Paradójicamente, el efecto debería ser mayor cuanto más pequeño fuese el agujero negro. Sholtz explica que todo se debe a las distancias relativas. Si mides dos metros y cayeras por un horizonte final que está a un metro del centro de un agujero negro primordial, la distancia que separa a tu cabeza de tus pies sería mayor que el tamaño del agujero negro. Esto implica que te estirarías aún más si quedaras atrapado en un agujero negro estelar, que se extienden miles de kilómetros.
“Así que, curiosamente, son más interesantes”, asevera Scholtz. La espaguetificación ya ha sido observada a través de un telescopio, cuando una estrella se acercó tanto a un aguejro negro estelar a 215 millones de años luz de la Tierra y resultó despedazada. (Afortunadamente, no había astronautas cerca). Pero si hay un agujero negro primordial en nuestro Sistema Solar les daría a los astrofísicos la oportunidad de estudiar su comportamiento más de cerca.

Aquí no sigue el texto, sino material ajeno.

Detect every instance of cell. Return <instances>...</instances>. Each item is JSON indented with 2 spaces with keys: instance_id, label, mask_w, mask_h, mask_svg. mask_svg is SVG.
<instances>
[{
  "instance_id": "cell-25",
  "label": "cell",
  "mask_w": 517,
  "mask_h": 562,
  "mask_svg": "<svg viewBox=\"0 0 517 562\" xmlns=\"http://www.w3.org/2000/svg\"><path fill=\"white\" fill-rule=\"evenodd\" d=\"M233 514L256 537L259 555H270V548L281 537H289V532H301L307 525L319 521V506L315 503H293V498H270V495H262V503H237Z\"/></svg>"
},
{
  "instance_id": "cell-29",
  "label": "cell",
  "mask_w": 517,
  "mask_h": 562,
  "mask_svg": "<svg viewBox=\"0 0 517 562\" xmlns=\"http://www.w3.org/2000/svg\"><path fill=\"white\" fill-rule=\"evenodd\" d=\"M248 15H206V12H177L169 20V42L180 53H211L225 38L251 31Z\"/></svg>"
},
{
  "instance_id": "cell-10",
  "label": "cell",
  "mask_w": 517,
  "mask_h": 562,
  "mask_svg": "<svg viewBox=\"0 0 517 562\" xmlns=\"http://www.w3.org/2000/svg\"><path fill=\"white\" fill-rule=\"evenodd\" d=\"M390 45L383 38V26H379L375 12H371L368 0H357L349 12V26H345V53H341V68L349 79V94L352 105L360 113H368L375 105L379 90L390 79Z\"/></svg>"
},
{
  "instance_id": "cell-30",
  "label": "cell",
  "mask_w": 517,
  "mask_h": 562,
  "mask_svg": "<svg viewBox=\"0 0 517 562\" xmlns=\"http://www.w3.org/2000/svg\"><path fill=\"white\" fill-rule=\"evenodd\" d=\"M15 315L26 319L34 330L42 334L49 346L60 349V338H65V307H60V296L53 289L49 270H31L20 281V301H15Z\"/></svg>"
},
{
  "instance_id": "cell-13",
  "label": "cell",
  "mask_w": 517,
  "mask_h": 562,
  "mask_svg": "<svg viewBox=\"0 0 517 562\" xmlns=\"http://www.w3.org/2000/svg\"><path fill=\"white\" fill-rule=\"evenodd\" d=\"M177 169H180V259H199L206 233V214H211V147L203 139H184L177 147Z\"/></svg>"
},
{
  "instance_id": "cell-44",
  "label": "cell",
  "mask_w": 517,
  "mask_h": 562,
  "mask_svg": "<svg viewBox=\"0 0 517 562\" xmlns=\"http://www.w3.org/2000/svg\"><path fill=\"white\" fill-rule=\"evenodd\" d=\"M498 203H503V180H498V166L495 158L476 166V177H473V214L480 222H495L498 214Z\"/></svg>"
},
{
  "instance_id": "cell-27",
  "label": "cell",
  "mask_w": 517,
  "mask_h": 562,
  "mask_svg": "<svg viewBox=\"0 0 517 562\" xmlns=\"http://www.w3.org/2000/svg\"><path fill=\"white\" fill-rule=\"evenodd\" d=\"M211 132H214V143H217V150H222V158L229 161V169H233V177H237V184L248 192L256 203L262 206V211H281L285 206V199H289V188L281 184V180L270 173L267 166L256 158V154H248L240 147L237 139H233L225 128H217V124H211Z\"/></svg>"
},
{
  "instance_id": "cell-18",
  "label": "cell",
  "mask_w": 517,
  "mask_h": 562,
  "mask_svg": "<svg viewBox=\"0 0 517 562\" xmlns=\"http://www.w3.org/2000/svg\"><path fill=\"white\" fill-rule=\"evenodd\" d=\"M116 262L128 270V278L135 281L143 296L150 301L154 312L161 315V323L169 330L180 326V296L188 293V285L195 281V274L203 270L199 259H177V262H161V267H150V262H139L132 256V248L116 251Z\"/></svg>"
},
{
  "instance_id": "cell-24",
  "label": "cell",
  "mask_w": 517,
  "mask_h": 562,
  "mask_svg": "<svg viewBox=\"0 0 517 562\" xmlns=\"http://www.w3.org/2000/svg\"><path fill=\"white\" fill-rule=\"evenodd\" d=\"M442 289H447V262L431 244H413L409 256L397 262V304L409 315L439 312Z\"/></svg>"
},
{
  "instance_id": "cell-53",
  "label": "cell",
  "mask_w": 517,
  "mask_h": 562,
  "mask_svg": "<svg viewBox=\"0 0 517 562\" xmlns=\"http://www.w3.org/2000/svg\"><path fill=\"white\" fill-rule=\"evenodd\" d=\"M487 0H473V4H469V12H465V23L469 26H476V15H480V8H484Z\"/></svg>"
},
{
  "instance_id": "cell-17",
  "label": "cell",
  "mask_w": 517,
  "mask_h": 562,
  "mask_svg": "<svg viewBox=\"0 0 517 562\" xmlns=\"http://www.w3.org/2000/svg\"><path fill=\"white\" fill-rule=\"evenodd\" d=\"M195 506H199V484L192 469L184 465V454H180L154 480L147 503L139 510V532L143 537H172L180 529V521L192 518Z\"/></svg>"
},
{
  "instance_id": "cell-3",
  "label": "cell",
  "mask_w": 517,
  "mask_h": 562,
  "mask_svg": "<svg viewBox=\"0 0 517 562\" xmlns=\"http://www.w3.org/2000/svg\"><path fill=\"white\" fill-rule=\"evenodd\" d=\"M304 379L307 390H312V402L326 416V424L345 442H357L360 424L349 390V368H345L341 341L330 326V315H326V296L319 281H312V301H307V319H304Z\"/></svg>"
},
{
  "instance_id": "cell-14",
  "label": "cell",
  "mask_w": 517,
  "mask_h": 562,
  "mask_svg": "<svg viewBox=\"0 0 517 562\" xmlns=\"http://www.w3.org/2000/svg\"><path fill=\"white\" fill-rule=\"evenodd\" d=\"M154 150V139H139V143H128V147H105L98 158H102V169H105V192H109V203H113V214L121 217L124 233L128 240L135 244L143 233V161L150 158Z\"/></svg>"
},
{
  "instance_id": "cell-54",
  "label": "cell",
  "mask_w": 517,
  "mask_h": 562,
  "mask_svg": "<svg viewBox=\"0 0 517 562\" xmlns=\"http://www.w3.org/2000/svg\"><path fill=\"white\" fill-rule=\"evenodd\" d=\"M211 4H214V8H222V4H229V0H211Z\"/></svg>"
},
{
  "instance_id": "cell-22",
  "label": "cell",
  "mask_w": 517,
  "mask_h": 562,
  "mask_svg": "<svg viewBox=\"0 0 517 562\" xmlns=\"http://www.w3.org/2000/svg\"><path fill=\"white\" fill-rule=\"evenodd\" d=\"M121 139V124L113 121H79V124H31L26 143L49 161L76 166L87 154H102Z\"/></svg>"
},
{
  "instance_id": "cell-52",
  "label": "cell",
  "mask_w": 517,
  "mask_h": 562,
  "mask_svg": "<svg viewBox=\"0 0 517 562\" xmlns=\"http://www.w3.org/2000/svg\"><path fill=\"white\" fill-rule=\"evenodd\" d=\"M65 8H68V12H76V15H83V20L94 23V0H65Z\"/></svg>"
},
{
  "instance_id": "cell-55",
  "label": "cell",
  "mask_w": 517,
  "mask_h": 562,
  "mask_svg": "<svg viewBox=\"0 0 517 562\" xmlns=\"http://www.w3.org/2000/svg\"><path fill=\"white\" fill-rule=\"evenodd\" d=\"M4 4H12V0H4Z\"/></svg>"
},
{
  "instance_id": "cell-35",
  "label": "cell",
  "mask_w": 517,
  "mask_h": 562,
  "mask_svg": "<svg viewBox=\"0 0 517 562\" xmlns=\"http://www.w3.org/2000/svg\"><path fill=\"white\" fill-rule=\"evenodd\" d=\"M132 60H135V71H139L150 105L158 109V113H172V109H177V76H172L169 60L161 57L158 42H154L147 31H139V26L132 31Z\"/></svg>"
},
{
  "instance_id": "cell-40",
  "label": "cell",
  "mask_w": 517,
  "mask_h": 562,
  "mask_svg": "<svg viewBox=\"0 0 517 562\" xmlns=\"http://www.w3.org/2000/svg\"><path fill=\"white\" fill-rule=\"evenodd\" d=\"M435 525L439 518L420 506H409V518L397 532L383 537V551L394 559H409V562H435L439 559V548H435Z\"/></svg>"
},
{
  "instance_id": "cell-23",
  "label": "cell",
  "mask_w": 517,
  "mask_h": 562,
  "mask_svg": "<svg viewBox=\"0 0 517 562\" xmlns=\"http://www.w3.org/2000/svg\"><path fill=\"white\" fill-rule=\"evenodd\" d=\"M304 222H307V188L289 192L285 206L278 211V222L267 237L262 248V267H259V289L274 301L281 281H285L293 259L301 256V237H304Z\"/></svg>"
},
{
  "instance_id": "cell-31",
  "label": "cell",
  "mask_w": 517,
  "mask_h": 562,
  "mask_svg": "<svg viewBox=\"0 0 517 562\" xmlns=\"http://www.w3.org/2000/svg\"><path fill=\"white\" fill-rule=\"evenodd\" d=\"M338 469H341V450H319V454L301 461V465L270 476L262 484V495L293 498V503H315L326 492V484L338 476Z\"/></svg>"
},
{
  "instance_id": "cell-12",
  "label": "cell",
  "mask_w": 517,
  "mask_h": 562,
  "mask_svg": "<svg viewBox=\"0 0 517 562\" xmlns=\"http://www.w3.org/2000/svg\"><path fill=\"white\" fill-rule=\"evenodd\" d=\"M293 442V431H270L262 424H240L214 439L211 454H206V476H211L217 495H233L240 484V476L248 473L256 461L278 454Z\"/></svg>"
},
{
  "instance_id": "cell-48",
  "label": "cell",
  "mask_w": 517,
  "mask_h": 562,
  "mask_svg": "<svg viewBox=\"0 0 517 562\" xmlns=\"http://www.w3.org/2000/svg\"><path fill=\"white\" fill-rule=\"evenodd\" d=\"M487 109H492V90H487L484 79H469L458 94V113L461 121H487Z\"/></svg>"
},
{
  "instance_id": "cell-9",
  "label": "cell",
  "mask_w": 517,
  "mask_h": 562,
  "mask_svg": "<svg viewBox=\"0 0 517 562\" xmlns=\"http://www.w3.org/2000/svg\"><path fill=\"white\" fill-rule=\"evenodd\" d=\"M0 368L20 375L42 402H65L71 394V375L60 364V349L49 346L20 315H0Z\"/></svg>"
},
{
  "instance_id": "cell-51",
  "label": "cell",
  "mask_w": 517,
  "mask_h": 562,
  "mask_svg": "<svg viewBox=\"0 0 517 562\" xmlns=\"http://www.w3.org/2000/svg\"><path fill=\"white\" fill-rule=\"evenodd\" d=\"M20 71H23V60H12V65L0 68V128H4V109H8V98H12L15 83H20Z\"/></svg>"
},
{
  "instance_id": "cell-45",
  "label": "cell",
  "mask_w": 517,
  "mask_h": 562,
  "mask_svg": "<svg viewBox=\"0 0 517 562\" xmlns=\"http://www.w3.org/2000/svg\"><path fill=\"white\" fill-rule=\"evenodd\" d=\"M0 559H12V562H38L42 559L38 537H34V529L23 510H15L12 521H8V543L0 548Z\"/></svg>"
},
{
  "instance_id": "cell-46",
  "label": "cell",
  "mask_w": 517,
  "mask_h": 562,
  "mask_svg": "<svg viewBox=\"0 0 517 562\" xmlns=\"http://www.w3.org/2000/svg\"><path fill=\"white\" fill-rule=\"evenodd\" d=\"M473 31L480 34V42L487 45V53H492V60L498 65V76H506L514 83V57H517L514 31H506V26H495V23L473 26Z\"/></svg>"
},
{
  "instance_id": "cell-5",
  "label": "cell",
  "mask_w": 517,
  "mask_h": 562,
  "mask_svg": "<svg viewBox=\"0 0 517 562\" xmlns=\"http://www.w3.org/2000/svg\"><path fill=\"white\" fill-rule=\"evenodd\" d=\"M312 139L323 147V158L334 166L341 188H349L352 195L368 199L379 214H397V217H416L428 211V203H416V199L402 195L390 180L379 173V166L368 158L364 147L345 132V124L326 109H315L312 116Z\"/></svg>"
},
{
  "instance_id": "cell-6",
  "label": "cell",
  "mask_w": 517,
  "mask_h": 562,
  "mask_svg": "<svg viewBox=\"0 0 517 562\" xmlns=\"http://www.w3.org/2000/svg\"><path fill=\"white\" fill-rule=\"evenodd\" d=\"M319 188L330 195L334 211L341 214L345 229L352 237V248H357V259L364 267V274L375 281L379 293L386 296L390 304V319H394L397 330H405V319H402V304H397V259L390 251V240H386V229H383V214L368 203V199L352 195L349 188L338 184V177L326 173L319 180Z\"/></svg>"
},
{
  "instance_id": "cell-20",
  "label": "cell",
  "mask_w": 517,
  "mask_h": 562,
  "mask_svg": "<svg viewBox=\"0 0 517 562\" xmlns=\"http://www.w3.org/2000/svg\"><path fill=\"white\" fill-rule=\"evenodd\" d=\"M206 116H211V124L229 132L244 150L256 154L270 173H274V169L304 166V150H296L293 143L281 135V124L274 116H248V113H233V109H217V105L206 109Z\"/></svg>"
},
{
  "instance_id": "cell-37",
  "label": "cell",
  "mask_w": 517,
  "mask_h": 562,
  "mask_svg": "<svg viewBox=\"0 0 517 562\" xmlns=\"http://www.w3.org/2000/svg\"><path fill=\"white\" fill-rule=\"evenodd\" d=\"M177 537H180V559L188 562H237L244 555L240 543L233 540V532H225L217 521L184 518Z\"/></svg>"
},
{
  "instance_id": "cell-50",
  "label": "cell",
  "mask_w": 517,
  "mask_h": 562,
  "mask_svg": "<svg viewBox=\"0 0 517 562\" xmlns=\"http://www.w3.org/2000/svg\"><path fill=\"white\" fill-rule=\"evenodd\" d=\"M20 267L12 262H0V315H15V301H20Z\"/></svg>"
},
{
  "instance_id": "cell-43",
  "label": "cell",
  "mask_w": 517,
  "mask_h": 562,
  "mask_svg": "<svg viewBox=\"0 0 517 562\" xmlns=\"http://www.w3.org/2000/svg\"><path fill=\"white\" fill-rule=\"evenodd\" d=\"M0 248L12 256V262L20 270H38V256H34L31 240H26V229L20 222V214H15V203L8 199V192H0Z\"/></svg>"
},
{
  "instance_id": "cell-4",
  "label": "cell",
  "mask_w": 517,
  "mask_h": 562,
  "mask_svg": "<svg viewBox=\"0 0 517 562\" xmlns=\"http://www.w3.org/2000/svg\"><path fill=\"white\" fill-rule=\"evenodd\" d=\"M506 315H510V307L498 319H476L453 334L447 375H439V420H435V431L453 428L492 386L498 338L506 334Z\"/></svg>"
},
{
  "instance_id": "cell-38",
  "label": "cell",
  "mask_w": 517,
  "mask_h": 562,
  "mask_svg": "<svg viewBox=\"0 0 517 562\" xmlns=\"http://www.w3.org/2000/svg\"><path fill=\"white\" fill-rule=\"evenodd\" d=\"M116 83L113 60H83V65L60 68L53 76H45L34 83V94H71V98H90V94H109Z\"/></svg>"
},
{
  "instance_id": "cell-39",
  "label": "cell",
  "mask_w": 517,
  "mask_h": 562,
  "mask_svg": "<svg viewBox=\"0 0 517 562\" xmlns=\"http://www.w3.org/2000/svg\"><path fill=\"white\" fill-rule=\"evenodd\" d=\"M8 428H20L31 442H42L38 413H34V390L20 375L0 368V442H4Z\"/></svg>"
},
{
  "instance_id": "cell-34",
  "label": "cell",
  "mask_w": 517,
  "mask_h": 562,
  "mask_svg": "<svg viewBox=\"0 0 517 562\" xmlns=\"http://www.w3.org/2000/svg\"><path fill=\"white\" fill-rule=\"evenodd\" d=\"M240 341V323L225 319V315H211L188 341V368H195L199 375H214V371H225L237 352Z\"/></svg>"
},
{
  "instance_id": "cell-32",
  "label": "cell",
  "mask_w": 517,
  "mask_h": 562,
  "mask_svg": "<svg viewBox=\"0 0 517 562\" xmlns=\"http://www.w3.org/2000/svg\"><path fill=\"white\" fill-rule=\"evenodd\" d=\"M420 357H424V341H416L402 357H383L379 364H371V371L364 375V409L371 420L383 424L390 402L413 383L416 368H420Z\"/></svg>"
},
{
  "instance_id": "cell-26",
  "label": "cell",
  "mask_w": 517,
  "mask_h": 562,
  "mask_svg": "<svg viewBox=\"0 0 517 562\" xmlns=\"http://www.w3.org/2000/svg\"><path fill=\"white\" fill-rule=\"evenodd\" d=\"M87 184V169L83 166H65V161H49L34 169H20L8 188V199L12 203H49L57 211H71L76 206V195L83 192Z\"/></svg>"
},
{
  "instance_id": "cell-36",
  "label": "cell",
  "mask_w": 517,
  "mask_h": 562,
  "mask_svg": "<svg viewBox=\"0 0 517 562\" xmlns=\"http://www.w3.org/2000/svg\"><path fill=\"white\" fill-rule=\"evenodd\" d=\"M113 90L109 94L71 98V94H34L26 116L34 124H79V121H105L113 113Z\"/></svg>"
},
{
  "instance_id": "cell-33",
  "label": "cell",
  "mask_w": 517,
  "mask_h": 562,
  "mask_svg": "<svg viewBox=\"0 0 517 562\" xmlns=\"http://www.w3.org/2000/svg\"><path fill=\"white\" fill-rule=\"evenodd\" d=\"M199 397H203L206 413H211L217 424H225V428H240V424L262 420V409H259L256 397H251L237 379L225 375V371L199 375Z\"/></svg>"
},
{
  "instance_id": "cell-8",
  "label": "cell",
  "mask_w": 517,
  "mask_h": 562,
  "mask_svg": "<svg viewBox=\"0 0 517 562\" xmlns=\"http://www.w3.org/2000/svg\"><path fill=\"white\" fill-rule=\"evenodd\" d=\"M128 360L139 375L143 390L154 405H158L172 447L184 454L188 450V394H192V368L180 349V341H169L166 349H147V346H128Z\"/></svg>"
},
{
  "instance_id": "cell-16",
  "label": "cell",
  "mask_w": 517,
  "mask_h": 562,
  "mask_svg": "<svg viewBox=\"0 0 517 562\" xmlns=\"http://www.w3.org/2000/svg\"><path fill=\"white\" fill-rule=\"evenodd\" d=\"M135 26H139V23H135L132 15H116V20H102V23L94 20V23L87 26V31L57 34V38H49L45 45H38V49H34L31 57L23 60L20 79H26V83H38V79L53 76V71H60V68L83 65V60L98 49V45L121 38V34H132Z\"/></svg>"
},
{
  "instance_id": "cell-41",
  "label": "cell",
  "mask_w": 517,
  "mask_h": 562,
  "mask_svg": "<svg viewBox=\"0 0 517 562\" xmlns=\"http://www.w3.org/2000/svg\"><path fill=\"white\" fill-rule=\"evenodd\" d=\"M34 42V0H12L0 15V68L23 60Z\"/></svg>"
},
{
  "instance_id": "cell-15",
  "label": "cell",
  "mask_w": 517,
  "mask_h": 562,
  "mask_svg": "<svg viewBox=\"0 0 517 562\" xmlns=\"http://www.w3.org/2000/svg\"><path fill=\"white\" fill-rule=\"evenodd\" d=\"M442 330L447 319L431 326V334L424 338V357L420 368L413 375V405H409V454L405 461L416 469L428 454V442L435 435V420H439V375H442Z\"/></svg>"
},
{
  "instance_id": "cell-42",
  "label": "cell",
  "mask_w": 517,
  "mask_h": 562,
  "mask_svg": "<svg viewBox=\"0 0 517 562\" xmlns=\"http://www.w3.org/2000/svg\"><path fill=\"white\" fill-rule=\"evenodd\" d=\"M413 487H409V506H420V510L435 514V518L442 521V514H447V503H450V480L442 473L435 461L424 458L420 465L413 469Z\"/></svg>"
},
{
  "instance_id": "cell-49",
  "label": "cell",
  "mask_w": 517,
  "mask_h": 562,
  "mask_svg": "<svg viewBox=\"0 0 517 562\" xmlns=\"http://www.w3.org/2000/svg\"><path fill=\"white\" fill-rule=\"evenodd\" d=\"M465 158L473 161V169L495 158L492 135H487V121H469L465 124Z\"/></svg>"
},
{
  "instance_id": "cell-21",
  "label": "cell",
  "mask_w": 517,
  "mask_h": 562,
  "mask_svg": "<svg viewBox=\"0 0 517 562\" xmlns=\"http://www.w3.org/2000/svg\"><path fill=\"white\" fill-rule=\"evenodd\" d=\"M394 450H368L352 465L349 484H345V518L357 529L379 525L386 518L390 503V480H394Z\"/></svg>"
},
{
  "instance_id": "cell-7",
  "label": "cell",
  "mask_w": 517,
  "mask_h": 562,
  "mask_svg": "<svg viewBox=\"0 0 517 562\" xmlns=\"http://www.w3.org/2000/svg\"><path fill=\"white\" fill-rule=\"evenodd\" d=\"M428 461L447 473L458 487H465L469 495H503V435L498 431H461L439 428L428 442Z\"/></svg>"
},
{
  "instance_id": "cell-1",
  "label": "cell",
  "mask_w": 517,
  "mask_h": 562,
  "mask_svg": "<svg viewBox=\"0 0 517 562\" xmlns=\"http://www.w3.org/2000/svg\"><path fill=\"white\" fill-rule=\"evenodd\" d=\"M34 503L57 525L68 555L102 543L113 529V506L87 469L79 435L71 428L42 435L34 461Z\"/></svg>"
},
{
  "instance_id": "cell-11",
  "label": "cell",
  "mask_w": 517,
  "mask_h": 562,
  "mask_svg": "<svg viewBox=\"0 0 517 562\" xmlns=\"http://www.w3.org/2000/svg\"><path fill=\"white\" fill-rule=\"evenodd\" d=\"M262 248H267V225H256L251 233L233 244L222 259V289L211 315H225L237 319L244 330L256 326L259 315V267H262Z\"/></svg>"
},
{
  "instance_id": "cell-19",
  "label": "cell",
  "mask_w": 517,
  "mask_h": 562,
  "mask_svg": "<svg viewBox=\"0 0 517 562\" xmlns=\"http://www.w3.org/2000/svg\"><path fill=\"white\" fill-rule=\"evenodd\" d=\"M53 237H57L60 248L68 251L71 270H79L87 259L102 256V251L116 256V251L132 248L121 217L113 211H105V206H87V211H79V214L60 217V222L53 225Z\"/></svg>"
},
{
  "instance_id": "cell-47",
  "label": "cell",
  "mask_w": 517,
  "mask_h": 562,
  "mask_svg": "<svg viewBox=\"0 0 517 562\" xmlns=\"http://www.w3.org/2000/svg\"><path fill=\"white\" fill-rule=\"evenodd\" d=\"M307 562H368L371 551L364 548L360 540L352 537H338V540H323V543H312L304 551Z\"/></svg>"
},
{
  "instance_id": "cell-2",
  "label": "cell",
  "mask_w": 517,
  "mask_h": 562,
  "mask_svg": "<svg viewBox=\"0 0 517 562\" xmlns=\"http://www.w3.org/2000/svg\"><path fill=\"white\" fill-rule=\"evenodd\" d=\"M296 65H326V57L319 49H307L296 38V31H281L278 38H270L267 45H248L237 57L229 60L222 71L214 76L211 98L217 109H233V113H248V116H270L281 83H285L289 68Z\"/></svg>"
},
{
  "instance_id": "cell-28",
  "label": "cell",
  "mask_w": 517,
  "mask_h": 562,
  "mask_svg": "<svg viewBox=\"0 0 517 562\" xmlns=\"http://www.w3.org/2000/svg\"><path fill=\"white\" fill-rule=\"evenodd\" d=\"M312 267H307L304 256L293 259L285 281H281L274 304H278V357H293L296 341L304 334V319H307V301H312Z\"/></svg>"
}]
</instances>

Entonces, ¿qué piensa Batiguin de la posibilidad de que el Planeta 9 tanto tiempo buscado sea en realidad un agujero negro? “Es una idea original y no podemos descartar ninguna composición ni siquiera para su fracción más pequeña”, dice. “Quizá sea mi propio sesgo de profesor de Astronomía Planetaria, pero los planetas son un poquito más frecuentes...”.
Mientras Unwin y Scholtz buscan el rastro de un agujero negro primigenio con el que experimentar, Batiguin está igual de interesado en encontrar un planeta gigante y destaca el hecho de que los más frecuentes en la galaxia son los que tienen aproximadamente la misma masa que debería tener el Planeta 9.
“La mayoría de exoplanetas que orbitan alrededor de estrellas como el Sol forman parte del raro grupo de los que son más grandes que la Tierra y considerablemente más pequeños que Neptuno y Urano”, afirma Batiguin. Si los científicos logran encontrar el planeta oculto, será lo más cerca que puedan llegar a una ventana hacia los que se hallan en otros lugares de la galaxia.
Solo el tiempo dirá si los últimos intentos tienen más éxito que los de Lowell, pero Batiguin se muestra confiado porque las misiones actuales son totalmente diferentes: “Todas las propuestas son muy distintas, tanto en los datos que aparentemente buscan explicar, como en los mecanismos que usan para hacerlo”.
Sea como sea, la búsqueda del legendario Planeta 9 ya ha ayudado a cambiar lo que sabemos del Sistema Solar. Quién sabe qué más descubriremos antes de que la caza llegue a su fin.